Re: sorting very large text files
by gam3 (Curate) on Jan 06, 2010 at 03:40 UTC
    If the file is not so big that the keys will not fit into memory you can do this:
    #!/usr/bin/perl use strict; use warnings; use vars qw( @data $prev $IN @sorted $OUT); $prev = 0; open($IN, '<', 'data'); while (<$IN>) { chomp; my $next = tell($IN); my ($key) = /^([^\s]*)/; push(@data, [ $key, $prev, $next - $prev ]); $prev = $next; } close($IN); @sorted = sort( { $a->[0] cmp $b->[0] } @data); open($IN, '<', 'data'); open($OUT, '>', 'sorteddata'); for (@sorted) { seek($IN, $_->[1], 0); sysread($IN, my $line, $_->[2]); print $OUT $line; } close($IN); close($OUT);
    On the cooked data I tested, I got the following timings:
    Gnu Sort:
    # time sort --temporary-directory=/opt data > sort1
    
    real    0m24.698s
    user    0m22.539s
    sys     0m1.950s
    
    Perl Sort:
    # time perl sort.pl 
    
    real    0m55.900s
    user    0m39.897s
    sys     0m6.430s
    
    The data file I used had a wc of:
    #wc data
      4915200  34406400 383385600 data
    
    I am surprised that this Perl script is only half the speed of Gnu sort on this data. I think that on a bigger data set, with long lines, it might even be able to sort faster that Gnu Sort.

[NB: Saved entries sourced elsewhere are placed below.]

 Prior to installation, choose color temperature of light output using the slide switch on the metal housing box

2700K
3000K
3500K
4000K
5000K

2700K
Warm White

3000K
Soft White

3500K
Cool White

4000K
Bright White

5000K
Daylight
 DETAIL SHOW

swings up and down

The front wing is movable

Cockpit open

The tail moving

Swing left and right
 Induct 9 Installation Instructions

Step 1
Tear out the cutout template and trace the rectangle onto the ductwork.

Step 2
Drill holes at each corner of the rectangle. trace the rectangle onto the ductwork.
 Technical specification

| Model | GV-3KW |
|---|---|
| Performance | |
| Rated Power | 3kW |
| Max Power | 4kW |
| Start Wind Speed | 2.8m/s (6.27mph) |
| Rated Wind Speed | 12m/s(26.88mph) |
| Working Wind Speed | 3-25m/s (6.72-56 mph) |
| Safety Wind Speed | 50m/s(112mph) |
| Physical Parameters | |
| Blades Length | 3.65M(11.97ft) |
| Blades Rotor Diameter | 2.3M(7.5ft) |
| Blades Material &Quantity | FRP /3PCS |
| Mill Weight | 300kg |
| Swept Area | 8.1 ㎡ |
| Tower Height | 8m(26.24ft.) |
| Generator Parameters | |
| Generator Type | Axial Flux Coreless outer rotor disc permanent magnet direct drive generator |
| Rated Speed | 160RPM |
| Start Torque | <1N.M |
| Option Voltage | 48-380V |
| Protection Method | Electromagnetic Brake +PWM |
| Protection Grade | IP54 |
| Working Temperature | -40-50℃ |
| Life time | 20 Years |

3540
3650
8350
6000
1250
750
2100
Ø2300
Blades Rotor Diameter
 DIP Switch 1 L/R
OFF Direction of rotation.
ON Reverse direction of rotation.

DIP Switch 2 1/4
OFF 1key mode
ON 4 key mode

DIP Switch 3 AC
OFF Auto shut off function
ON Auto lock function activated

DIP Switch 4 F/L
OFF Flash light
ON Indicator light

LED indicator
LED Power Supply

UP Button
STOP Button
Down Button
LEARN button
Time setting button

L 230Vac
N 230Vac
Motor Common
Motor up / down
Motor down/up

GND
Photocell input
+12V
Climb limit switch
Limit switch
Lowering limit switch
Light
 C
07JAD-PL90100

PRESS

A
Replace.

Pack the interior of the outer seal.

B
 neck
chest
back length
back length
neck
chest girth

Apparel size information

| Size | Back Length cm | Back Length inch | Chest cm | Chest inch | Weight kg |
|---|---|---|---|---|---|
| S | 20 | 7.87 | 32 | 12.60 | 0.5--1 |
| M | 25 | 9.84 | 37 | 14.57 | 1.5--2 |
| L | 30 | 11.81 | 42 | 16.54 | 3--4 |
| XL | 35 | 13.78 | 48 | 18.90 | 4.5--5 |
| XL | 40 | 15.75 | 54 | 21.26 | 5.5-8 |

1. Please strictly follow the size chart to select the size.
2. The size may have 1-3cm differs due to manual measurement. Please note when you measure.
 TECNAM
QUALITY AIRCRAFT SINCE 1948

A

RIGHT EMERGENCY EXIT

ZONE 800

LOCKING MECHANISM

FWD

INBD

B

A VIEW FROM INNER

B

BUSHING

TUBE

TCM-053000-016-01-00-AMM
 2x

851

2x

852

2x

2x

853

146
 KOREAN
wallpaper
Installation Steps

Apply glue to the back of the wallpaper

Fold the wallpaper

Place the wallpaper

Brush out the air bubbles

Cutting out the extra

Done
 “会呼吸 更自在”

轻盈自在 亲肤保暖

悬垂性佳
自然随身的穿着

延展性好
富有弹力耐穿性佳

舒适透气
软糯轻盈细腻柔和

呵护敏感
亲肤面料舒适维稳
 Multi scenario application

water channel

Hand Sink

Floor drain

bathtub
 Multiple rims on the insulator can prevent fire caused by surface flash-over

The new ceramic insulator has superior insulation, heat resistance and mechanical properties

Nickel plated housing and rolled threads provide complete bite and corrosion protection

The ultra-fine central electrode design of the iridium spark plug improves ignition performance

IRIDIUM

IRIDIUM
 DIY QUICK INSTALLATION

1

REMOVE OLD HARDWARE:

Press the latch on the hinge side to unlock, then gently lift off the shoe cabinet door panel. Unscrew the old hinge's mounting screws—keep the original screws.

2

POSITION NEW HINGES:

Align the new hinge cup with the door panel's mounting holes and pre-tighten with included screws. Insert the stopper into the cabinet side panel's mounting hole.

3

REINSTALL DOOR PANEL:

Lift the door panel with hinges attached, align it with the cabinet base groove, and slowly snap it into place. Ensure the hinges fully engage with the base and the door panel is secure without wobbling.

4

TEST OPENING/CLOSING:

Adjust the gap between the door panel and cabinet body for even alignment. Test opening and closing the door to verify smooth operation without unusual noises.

    UPDATE: Most of the time seems to be being spent in the output loop. All of the seeks seems to really slow things down.

    -- gam3
    A picture is worth a thousand words, but takes 200K.
      I am surprised that this Perl script is only half the speed of Gnu sort ... Most of the time seems to be being spent in the output loop.

      Your file consists of 5 million 78-byte lines. If you assume that the basic block size of your disk is 4k, then:

      • when reading sequentially, even if the file was totally fragmented and required a seek and/or disk rotation between each read, then it requires 93,000 seeks & reads.

      • but when reading randomly, each block will need to be re-sought & read 52 times--because each 4k block contains 52 lines.

        So that's close to 5 million seeks & reads.

      Of course, it won't be quite that bad because your OS will attempt to keep blocks read in it's cache and thereby fulfill subsequent line read requests from previously read blocks from cache. But as the file gets bigger and the contents more disordered, then the odds of it being able to retain blocks long enough for all 52 line requests to be satisfied from 1 read drop off rapidly.

      This is further compounded by the fact that you are writing your records to the output file as you read them, forcing the disk to interleave seeks on the input file with seeks on the output file--unless your /opt directory is on another drive.

      You could probably improve the performance of your code on single disk systems by allocating a large buffer for the output, accumulate the records in that and then write it in one blast. If you try that, make sure that you overwrite the buffer not free and reallocate it.

      Better still would be to allocate two large buffers, accumulate in one, then switch to the other whilst the first is being written. It would require the use of threads or asynchronous IO to make best use of that.

      Ultimately, the fastest external sorts avoid random IO by reading sequential chunks of the file, sorting them in memory, and writing the results to temporary files. These are then merge sorted into the output file. Although the merge sort phase isn't strictly sequential because it requires seeks between the different temporary files, all the records from any one temporary file--and any given 4k block--will be accessed sequentially. That means the system only needs to cache one 4k block per temporary file to avoid having to re-seek & read any given block. A far more likely scenario than being able to cache all the active blocks in a huge file being read randomly.


      Examine what is said, not who speaks -- Silence betokens consent -- Love the truth but pardon error.
      "Science is about questioning the status quo. Questioning authority".
      In the absence of evidence, opinion is indistinguishable from prejudice.